__GIVEN INSTRUCTION__
Starting at the line that contains "How distant from" and ending with the last of the lines below, set those lines out as a numbered list with blank lines dropped, and leave the pictures out.

__PROVIDED RECORDS__
▼

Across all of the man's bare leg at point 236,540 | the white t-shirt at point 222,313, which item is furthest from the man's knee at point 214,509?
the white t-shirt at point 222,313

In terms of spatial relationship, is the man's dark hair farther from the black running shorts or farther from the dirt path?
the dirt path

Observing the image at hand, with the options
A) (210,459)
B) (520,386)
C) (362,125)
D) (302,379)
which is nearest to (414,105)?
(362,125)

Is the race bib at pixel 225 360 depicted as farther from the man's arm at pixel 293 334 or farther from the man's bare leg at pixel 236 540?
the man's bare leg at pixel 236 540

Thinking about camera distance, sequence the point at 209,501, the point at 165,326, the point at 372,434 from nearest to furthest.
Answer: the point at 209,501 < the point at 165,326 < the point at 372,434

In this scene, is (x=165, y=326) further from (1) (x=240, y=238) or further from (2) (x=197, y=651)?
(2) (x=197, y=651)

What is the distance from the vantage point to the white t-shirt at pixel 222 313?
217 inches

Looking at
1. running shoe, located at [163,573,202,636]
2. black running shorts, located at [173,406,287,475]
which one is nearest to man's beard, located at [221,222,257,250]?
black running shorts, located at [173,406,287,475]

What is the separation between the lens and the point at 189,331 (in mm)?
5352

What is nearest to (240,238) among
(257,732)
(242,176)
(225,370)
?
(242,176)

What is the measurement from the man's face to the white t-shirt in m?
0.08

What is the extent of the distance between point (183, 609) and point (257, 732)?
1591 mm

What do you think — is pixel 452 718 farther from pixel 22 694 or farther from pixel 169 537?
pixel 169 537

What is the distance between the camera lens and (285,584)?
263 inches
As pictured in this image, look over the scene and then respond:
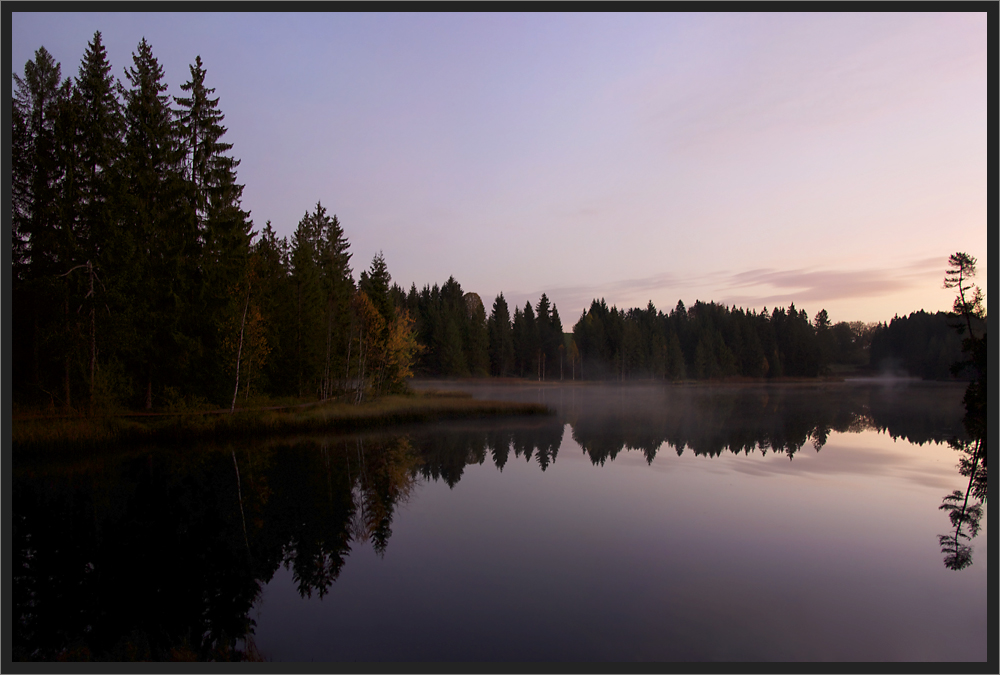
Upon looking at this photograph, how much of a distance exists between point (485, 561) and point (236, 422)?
2461 cm

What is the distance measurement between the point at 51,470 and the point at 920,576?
1119 inches

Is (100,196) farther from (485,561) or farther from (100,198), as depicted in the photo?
(485,561)

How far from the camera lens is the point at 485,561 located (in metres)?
13.0

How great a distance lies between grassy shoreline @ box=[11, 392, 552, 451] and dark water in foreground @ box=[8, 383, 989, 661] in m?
2.67

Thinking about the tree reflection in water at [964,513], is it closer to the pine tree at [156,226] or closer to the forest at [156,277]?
the forest at [156,277]

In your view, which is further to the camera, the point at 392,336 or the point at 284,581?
the point at 392,336

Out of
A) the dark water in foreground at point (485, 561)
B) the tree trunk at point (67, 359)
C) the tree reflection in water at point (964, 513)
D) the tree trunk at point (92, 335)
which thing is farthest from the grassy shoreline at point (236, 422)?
the tree reflection in water at point (964, 513)

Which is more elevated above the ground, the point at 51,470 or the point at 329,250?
the point at 329,250

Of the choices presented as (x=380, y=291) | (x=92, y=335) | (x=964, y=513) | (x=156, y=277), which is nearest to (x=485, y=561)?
(x=964, y=513)

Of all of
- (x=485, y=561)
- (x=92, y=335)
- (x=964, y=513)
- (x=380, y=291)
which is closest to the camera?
Answer: (x=485, y=561)

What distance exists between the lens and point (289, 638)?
919cm

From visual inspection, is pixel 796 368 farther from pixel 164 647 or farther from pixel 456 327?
pixel 164 647

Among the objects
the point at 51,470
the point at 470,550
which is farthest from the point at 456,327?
the point at 470,550

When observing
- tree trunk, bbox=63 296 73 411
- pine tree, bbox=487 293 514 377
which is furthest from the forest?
pine tree, bbox=487 293 514 377
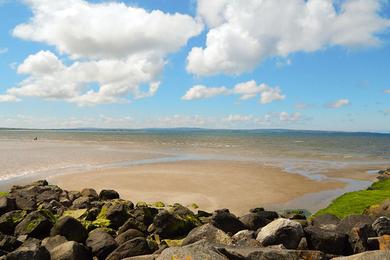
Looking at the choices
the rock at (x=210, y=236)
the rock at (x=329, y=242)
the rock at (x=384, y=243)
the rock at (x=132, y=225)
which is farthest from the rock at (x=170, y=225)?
the rock at (x=384, y=243)

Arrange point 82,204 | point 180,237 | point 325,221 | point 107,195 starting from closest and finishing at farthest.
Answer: point 180,237 < point 325,221 < point 82,204 < point 107,195

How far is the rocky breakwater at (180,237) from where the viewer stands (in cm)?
908

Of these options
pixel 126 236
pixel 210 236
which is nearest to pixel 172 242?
pixel 126 236

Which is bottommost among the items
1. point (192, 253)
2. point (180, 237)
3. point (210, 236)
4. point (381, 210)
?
point (180, 237)

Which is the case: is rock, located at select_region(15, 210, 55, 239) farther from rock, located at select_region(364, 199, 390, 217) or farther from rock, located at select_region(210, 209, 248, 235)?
rock, located at select_region(364, 199, 390, 217)

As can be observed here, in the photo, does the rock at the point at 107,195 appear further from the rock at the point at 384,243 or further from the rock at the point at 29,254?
the rock at the point at 384,243

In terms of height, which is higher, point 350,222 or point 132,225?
point 350,222

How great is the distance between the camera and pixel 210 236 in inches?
445

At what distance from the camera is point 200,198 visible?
25266 millimetres

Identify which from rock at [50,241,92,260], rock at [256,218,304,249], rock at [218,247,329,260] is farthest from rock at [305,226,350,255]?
rock at [50,241,92,260]

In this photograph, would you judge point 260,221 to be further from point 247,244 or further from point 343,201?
point 343,201

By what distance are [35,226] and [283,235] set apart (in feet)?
29.9

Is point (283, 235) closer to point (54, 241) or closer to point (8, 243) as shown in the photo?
point (54, 241)

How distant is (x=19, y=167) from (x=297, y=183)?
29.7m
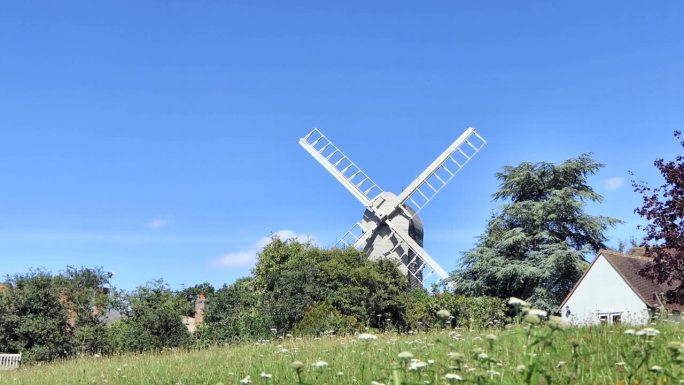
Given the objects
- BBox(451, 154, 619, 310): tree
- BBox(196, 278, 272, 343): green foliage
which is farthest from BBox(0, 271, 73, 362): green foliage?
BBox(451, 154, 619, 310): tree

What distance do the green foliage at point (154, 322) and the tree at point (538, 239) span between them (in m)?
15.7

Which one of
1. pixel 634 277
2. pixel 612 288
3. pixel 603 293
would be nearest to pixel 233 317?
pixel 603 293

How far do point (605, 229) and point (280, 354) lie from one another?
1062 inches

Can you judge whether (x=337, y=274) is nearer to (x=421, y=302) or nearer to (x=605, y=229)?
(x=421, y=302)

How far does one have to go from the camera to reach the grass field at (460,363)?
3531mm

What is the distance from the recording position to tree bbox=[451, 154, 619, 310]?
3031 centimetres

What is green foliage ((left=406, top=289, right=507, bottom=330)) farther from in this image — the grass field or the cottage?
the grass field

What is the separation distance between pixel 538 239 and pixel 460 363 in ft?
97.0

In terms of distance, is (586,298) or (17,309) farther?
(586,298)

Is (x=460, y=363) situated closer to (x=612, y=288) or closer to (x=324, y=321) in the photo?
(x=324, y=321)

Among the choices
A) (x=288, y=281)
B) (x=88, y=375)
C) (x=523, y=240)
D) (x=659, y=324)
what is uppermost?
(x=523, y=240)

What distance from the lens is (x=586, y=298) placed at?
27.7m

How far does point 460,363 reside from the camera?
3734mm

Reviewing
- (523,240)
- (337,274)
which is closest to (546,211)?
(523,240)
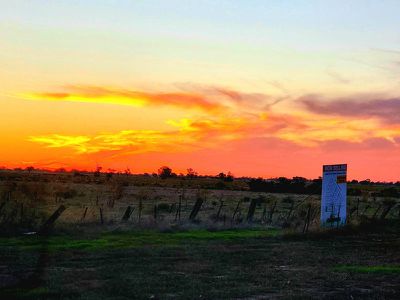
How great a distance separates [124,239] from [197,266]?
7501mm

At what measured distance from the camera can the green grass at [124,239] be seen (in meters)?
21.2

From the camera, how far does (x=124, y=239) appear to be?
2370 centimetres

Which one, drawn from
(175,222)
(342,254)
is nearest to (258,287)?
(342,254)

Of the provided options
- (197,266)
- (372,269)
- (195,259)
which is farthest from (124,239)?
(372,269)

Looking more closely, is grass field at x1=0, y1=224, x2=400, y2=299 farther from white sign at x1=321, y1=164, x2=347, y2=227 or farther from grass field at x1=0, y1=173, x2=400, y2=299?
white sign at x1=321, y1=164, x2=347, y2=227

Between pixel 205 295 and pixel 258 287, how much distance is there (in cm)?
168

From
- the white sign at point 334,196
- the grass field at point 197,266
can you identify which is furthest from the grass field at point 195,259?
the white sign at point 334,196

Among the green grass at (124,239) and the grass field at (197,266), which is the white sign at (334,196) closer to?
the green grass at (124,239)

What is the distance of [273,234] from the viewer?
1064 inches

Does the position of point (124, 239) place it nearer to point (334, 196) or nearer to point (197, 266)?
point (197, 266)

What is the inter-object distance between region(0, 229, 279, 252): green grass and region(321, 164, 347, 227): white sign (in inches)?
154

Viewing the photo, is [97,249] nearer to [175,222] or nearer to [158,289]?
[158,289]

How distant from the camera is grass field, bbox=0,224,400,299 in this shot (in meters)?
12.9

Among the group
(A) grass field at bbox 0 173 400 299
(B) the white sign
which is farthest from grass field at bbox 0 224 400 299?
(B) the white sign
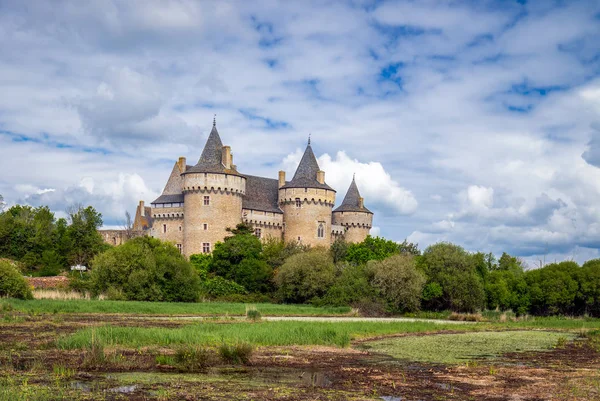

▲

__ANSWER TO THIS EXERCISE__
1. How distant from the camera is grass field, bbox=0,224,400,299 in this shot (in meters)?
2. 12.9
3. Among the group
4. (A) grass field at bbox 0 173 400 299
5. (B) the white sign
6. which is farthest from grass field at bbox 0 224 400 299?
7. (B) the white sign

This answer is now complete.